São muitos os atrativos para o olhar de quem atravessa a orla da praia do Rio Vermelho, em Salvador. A vista infinita do encontro do céu com o mar, os pescadores que se reúnem nas pedras ao amanhecer e a convidativa Casa de Yemanjá fazem do bairro soteropolitano um ponto a ser aproveitado por inteiro — seja pelas atrações turísticas ou pela agitada vida noturna.
É por ali, em frente à histórica Paróquia de Sant’Ana, que uma construção tombada e discreta guarda uma das maiores aventuras gastronômicas da cidade.
O restaurante Manga foi inaugurado, em 2018, pelo casal de chefs Katrin e Dante Bassi não apenas como um espaço para expressarem suas ideias mais ousadas, mas também como uma extensão do lar da família. “No início, fazíamos tudo sozinhos, montamos até um quartinho sem janelas para dormirmos no restaurante, porque passávamos tanto tempo aqui que era mais fácil não voltar para casa”, contam eles. Agora, com o apartamento no terraço, os filhos Peter, 6 anos, Olivia, 3, e Josefine, 1, estão sempre por perto.
Aliás, até o título da casa é uma criação em conjunto. Sem ideias para um nome com conceitos mirabolantes, foi das primeiras palavras do primogênito que a ideia surgiu: “Pepeu chamava tudo de manga, qualquer coisa mesmo, então numa brincadeira falamos: ‘Vai ser Manga!’ E ficou”, conta Kafe (como todos chamam a chef).
As criações do cardápio podem ser apreciadas em pratos individuais ou no menu degustação, mas o objetivo é sempre o mesmo: deixar o visitante de queixo caído. Antes mesmo de levar o garfo à boca, os chefs conseguem causar divertimento e surpresa com empratamentos que se assemelham a obras de arte: caso da ostra (na foto abaixo) — uma reconstrução do molusco em que até a concha, pintada à mão, é comestível — e do sorbet de pitanga, apresentado no formato da fruta em um bonsai.
A técnica primorosa é resultado de muito estudo e de longas passagens dos chefs em restaurantes notáveis, como o D.O.M, onde o casal se conheceu em 2013. Mas o destino precisou trabalhar muito até esse momento do encontro chegar.
Nascida na pequena Ravensburg, cidade ao sul da Alemanha, Kafe cresceu no ritmo tranquilo de uma fazenda, criada por pais que sempre valorizaram bons ingredientes e refeições em família.
+-------+
■ **PARTES DO EXERCÍCIO**
a) Responda com base no texto sobre o restaurante Manga:
(i) Em que ano o restaurante foi inaugurado?
(ii) Em qual restaurante o casal de chefs se conheceu?
(iii) Em que cidade Kafe nasceu?
b) Reproduza o trecho do texto sobre o restaurante Manga que começa nas palavras que contêm "É por ali, em" e vai até "gastronômicas da cidade.".
Os dados não entram nesta parte do exercício.

■ **LINHAS DE DADOS**
+-------+
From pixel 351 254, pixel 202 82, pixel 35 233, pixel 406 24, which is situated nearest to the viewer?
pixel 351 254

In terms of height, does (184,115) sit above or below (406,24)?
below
+-------+
■ **RESPOSTAS POR TAREFA**
a)
(i) Em 2018.
(ii) No D.O.M, em 2013.
(iii) Em Ravensburg, cidade ao sul da Alemanha.

b)
É por ali, em frente à histórica Paróquia de Sant’Ana, que uma construção tombada e discreta guarda uma das maiores aventuras gastronômicas da cidade.